In Chicago, after unspecified wars, the populace is divided into five factions:  Erudite (intelligent), Dauntless (fighters, defenders), Abnegation (selfless, food growers, governors), Candor (truth tellers), and Amity (the peaceful).  At a certain age, young people are given a test to see what type they are, although they are told they are free to choose any one they want.  The hooker is, that if they don’t succeed in that group, they may not go back to their family’s group; they are considered factionless, which is not a good thing.  Another problem comes up when a person isn’t a perfect fit with any group, they are Divergent, and cast out.

 The heroine of this story, Beatrice or Tris (Shailene Woodley), comes from an Abnegation home, but tests as a Divergent, which she is advised to hide, and simply choose a faction on her own.  She chooses Dauntless, and for an unexplained reason, her twin brother Caleb (Ansel Ergort) chooses Erudite.  The Dauntless initiates go into a very stiff training program—actually, rather sadistic—to weed out those who don’t really belong.  At first, it looks like Tris will be one of those—she is slender without much muscle—but her grit and willingness to take risks and do extra training makes you think she might make it.  She does receive some tips from one of the trainers named Four (Theo James), who also provides moral support.

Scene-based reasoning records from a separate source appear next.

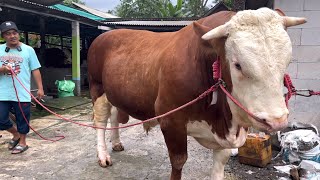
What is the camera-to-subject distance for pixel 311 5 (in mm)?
4578

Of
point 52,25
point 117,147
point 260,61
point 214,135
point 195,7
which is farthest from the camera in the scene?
point 195,7

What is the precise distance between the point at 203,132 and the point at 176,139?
0.81 feet

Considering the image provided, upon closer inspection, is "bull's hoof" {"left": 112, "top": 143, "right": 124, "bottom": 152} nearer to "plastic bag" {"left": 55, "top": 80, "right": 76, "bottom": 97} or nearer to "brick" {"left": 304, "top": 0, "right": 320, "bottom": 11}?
"brick" {"left": 304, "top": 0, "right": 320, "bottom": 11}

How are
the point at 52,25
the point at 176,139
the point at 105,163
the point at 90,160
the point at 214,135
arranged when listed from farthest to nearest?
the point at 52,25
the point at 90,160
the point at 105,163
the point at 176,139
the point at 214,135

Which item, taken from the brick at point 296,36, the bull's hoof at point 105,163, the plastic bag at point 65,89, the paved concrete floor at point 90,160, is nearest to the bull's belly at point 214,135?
the paved concrete floor at point 90,160

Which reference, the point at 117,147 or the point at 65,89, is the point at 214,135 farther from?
the point at 65,89

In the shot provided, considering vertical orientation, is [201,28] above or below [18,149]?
above

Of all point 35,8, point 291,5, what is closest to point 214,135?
point 291,5

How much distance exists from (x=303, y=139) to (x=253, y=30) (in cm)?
270

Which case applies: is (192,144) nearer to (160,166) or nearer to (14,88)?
(160,166)

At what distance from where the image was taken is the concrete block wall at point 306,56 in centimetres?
457

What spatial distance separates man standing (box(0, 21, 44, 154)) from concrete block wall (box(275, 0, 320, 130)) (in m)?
3.65

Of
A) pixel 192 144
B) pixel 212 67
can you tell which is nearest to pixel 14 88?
pixel 192 144

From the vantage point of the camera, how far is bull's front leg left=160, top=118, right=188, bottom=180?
2756 millimetres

 As in all organizations, political intrigue to assume power raises its ugly head, and the chief of the Erudite faction, played by Kate Winslet, is ready to stage a coup and oust the Abnegation faction.  They have conceived of a sinister plan that involves scandal mongering against the governors as well as finding a way to get the Dauntless to fight for them.  Of course, this puts Tris in the middle, and she and Four—who have formed a partnership—have to figure a way out.

 Woodley plays the part of the kick-ass heroine extremely well, and she and James have the chemistry and fine acting talent to pull off leadership and a convincing partnership.  It’s kind of fun to see Woodley and her previous costar in The Spectacular Now, Miles Teller, play completely different roles, and to see her get the last laugh.  I think Kate Winslet, always a fine actress, is miscast—not icy enough and too gentle in her demeanor.  Her character should make the viewer’s skin crawl.

 This film has been compared unfavorably with The Hunger Games, which I think is a bit unfair.  Divergent is just as entertaining—though perhaps not quite as lavish—makes some political statements, and has a much more active and assertive heroine.  (Katniss was much more powerful in the first book, and more docile and dependent in the second; although, granted, it has been suggested she was suffering from PTSD).  I prefer the storyline in Divergent over the Hunger Games’ feature of having children killing children.  That a society would be divided into functions like Divergent is more appealing to me, and including a political element of one group willing to go to war to gain power is reflective of our real world.  Divergent also has an underlying theme of adolescents developing an identity and the need to separate from their parents.  Likewise appealing is the message that humans do not fit neatly into proscribed groups, and that discriminating against those who belong to more than one is senseless.  

 A treat to see Shailene Woodley, Theo James, and Miles Teller in fine action roles.